Excerpts from a spatial dataset:

==============================

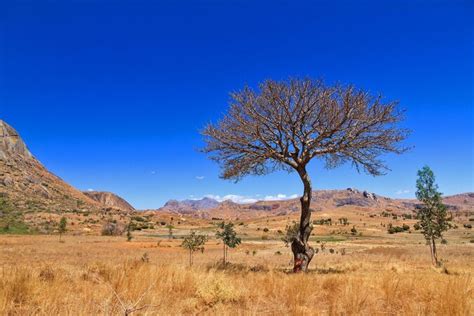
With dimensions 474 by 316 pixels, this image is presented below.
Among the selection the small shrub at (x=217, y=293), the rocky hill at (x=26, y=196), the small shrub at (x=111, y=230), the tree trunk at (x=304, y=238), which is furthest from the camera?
the small shrub at (x=111, y=230)

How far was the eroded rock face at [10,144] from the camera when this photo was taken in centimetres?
11986

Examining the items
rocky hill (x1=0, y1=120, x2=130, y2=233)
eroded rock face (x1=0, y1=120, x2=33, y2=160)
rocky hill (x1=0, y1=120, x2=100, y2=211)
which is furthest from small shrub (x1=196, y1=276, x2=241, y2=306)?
eroded rock face (x1=0, y1=120, x2=33, y2=160)

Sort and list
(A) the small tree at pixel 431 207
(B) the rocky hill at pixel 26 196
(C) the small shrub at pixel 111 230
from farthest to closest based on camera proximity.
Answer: (C) the small shrub at pixel 111 230, (B) the rocky hill at pixel 26 196, (A) the small tree at pixel 431 207

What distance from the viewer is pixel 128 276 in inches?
323

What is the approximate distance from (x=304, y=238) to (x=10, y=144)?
138 metres

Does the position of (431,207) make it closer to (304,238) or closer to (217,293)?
(304,238)

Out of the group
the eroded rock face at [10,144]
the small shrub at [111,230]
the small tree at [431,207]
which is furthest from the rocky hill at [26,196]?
the small tree at [431,207]

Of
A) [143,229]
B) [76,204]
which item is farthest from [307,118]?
[76,204]

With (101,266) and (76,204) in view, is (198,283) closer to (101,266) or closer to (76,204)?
(101,266)

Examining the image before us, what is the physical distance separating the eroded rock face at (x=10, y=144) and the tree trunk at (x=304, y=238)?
123197mm

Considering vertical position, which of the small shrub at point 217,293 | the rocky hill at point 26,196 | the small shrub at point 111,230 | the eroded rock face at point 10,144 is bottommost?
the small shrub at point 111,230

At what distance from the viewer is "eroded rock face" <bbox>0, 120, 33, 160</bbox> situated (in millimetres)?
119863

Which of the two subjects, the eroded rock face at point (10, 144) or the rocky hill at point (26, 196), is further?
the eroded rock face at point (10, 144)

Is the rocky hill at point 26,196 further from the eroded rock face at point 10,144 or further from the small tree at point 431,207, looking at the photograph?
the small tree at point 431,207
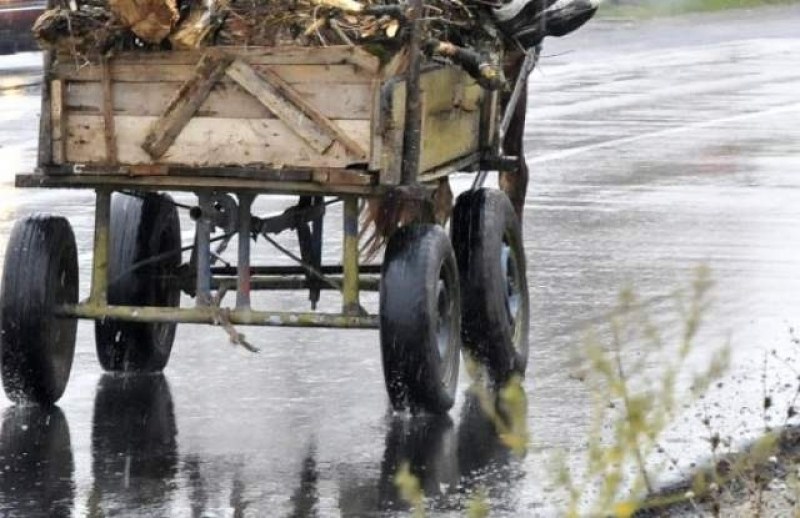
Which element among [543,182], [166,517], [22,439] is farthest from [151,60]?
[543,182]

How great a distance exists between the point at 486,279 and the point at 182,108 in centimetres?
134

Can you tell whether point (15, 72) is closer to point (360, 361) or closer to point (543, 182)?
point (543, 182)

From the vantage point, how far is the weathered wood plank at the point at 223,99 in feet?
25.9

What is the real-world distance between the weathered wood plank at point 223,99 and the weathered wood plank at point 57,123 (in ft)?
0.14

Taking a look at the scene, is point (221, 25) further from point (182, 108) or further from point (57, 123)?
point (57, 123)

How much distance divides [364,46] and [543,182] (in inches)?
332

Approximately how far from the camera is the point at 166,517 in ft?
22.4

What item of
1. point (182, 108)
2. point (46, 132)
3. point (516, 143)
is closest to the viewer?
point (182, 108)

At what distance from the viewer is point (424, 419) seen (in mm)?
8211

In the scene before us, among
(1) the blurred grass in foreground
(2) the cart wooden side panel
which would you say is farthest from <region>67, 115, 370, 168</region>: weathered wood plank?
(1) the blurred grass in foreground

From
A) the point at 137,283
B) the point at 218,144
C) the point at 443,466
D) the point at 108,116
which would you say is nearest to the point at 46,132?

==============================

Set problem:
Verbatim reproduction of every record is required; images are left out.

Exercise response:
With dimensions 474 by 316 pixels, this image is presented below.
Among the selection the small shrub at (x=217, y=293), the rocky hill at (x=26, y=196), the small shrub at (x=111, y=230), the tree trunk at (x=304, y=238), which is furthest from the camera?
the small shrub at (x=111, y=230)

How far was the eroded rock face at [10,144] from the camera when this photo was taken in centimetres?
11986

Examining the items
rocky hill (x1=0, y1=120, x2=130, y2=233)
eroded rock face (x1=0, y1=120, x2=33, y2=160)
rocky hill (x1=0, y1=120, x2=100, y2=211)
which is furthest from small shrub (x1=196, y1=276, x2=241, y2=306)?
eroded rock face (x1=0, y1=120, x2=33, y2=160)

Sort and list
(A) the small tree at pixel 431 207
(B) the rocky hill at pixel 26 196
(C) the small shrub at pixel 111 230
from farthest to closest based on camera proximity.
Answer: (C) the small shrub at pixel 111 230, (B) the rocky hill at pixel 26 196, (A) the small tree at pixel 431 207

What distance from the viewer is pixel 128 276 in inches?
323

What is the approximate distance from (x=304, y=238) to (x=10, y=144)?
138 metres

Does the position of (431,207) make it closer to (304,238) or closer to (217,293)?
(304,238)

Out of the group
the eroded rock face at [10,144]
the small shrub at [111,230]
the small tree at [431,207]
which is furthest from the rocky hill at [26,196]?
the small tree at [431,207]

Of
A) [143,229]
B) [76,204]
which item is farthest from [307,118]?
[76,204]

With (101,266) and (76,204) in view, is (198,283) closer to (101,266) or closer to (76,204)?
(101,266)

Examining the image before us, what is the physical distance separating the eroded rock face at (x=10, y=144) and the tree trunk at (x=304, y=238)?
123197mm

Considering vertical position, which of the small shrub at point 217,293 | the rocky hill at point 26,196 | the small shrub at point 111,230 | the eroded rock face at point 10,144 is bottommost?
the small shrub at point 111,230

At what distance from the viewer is "eroded rock face" <bbox>0, 120, 33, 160</bbox> situated (in millimetres)?
119863

Which of the two subjects, the eroded rock face at point (10, 144) or the rocky hill at point (26, 196), is further?
the eroded rock face at point (10, 144)

Is the rocky hill at point 26,196 further from the eroded rock face at point 10,144 or further from the small tree at point 431,207, looking at the photograph?
the small tree at point 431,207
Which element among [543,182], [166,517], [22,439] is farthest from [151,60]?
[543,182]

How great a distance exists between the point at 486,279 and the point at 182,108 in centimetres?
134

Can you tell whether point (15, 72) is closer to point (360, 361) or closer to point (543, 182)?
point (543, 182)

From the vantage point, how far is the weathered wood plank at the point at 223,99 in feet?
25.9

What is the real-world distance between the weathered wood plank at point 223,99 and the weathered wood plank at point 57,123 (in ft)?
0.14

Taking a look at the scene, is point (221, 25) further from point (182, 108) or further from point (57, 123)?
point (57, 123)

How much distance divides [364,46] and [543,182] (in inches)?
332

Approximately how far from the camera is the point at 166,517 in ft?
22.4

What item of
1. point (182, 108)
2. point (46, 132)
3. point (516, 143)
is closest to the viewer?
point (182, 108)

At what distance from the viewer is point (424, 419) seen (in mm)?
8211

In the scene before us, among
(1) the blurred grass in foreground
(2) the cart wooden side panel
which would you say is farthest from <region>67, 115, 370, 168</region>: weathered wood plank?
(1) the blurred grass in foreground

From
A) the point at 137,283
B) the point at 218,144
C) the point at 443,466
D) the point at 108,116
which would you say is nearest to the point at 46,132?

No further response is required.